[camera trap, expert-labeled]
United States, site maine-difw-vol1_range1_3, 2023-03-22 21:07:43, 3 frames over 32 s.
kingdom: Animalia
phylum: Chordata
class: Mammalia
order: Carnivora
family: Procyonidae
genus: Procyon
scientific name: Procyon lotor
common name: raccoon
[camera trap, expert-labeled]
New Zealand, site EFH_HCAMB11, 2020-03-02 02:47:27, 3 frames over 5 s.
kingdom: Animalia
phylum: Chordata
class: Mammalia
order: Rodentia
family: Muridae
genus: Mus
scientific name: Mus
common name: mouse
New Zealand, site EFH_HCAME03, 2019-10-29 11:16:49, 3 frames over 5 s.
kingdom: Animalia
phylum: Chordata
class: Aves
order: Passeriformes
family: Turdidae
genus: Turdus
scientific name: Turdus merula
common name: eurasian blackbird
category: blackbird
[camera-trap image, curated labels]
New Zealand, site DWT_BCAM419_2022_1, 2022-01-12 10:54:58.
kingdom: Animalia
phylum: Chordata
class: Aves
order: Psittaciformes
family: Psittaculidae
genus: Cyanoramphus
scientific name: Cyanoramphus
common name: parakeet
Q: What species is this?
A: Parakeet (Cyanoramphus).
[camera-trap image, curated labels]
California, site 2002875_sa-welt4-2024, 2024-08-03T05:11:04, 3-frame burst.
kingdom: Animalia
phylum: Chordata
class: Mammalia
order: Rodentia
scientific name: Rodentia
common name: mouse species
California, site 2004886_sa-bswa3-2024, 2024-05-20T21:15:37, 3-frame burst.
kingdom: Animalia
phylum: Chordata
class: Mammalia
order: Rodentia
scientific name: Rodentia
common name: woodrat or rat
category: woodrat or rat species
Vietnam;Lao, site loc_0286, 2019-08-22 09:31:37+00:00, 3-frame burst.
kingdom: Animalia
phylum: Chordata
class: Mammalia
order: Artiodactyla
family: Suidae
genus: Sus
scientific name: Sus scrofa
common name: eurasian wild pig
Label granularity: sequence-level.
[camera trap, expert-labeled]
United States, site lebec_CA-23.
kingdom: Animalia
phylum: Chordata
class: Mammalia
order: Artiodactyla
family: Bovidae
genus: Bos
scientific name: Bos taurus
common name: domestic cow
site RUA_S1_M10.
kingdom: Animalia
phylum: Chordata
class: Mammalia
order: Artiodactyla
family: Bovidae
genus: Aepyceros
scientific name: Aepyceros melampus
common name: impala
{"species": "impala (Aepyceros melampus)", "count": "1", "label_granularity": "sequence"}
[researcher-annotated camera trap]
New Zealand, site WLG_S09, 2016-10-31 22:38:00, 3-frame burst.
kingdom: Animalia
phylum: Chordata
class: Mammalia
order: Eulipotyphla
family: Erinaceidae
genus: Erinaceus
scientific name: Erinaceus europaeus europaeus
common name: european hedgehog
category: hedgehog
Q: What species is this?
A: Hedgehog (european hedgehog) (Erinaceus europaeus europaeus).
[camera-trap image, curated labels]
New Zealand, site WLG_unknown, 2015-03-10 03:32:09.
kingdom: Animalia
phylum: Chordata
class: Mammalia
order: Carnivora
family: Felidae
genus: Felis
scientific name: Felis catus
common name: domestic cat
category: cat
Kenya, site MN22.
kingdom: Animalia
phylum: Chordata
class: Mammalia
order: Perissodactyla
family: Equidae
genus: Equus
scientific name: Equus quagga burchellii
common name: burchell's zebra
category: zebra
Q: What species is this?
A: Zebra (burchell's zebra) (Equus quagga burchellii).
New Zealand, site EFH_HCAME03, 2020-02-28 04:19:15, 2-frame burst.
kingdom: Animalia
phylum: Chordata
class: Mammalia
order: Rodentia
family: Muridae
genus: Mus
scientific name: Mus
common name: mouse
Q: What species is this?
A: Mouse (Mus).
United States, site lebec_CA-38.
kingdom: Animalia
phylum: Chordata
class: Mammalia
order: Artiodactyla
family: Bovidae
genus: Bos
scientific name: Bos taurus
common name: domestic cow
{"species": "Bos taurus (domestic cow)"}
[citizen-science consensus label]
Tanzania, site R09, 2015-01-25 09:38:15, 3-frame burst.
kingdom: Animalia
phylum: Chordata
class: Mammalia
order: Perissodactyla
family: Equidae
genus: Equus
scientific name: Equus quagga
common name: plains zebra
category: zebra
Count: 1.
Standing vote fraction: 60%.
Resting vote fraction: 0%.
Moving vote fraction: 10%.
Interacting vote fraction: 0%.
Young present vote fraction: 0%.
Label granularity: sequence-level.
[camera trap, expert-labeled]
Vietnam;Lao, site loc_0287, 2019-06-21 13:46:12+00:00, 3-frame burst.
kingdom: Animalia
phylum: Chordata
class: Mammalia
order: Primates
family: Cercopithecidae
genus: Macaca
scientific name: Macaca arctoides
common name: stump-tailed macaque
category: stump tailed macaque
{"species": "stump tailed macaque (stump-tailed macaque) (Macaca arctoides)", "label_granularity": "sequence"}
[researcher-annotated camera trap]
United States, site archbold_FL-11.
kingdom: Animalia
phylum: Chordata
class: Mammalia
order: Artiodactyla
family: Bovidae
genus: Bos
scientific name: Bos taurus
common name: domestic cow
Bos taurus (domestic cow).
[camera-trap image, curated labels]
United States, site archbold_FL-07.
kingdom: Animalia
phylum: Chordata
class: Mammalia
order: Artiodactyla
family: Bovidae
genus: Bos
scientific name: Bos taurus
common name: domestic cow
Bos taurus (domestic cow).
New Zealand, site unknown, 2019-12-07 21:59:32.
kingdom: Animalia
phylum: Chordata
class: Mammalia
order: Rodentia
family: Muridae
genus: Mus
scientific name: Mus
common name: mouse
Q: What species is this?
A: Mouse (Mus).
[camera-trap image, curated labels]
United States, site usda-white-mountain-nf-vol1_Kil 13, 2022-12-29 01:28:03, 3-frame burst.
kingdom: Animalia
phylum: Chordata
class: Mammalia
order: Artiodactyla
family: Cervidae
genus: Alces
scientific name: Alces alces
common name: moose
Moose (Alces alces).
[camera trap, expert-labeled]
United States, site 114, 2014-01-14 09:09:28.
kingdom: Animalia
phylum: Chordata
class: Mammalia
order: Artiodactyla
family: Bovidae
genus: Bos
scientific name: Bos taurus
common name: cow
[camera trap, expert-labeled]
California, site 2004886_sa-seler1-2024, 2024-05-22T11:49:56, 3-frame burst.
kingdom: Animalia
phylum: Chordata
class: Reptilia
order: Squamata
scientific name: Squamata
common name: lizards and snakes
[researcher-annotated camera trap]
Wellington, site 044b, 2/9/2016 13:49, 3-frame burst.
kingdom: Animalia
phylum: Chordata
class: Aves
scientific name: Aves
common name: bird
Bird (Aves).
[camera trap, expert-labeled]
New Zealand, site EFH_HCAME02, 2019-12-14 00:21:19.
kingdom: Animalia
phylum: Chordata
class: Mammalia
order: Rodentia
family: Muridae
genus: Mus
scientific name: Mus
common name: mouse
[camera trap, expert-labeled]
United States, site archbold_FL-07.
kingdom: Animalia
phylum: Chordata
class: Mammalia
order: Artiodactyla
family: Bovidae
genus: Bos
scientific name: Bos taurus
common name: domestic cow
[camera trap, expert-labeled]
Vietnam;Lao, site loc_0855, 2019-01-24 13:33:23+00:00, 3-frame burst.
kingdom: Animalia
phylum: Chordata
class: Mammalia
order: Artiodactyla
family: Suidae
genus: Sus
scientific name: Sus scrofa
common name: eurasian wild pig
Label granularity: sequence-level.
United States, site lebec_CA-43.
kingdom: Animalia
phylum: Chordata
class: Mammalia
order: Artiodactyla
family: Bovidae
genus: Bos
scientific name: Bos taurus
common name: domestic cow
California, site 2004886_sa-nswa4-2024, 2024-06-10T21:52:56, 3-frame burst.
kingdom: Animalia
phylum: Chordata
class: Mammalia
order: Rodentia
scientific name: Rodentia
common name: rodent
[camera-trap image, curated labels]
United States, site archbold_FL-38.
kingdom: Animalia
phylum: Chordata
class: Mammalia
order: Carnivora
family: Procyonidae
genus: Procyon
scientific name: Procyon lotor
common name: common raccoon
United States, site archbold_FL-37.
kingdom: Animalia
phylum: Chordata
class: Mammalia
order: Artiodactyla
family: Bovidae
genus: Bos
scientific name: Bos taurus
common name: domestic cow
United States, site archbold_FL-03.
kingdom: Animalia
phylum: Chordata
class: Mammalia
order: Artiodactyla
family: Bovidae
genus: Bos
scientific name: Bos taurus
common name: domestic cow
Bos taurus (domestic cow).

ACTIVITY
What lines in the material include the string "tailed"? Pull each one out.

TASK RESPONSE
common name: stump-tailed macaque
category: stump tailed macaque
{"species": "stump tailed macaque (stump-tailed macaque) (Macaca arctoides)", "label_granularity": "sequence"}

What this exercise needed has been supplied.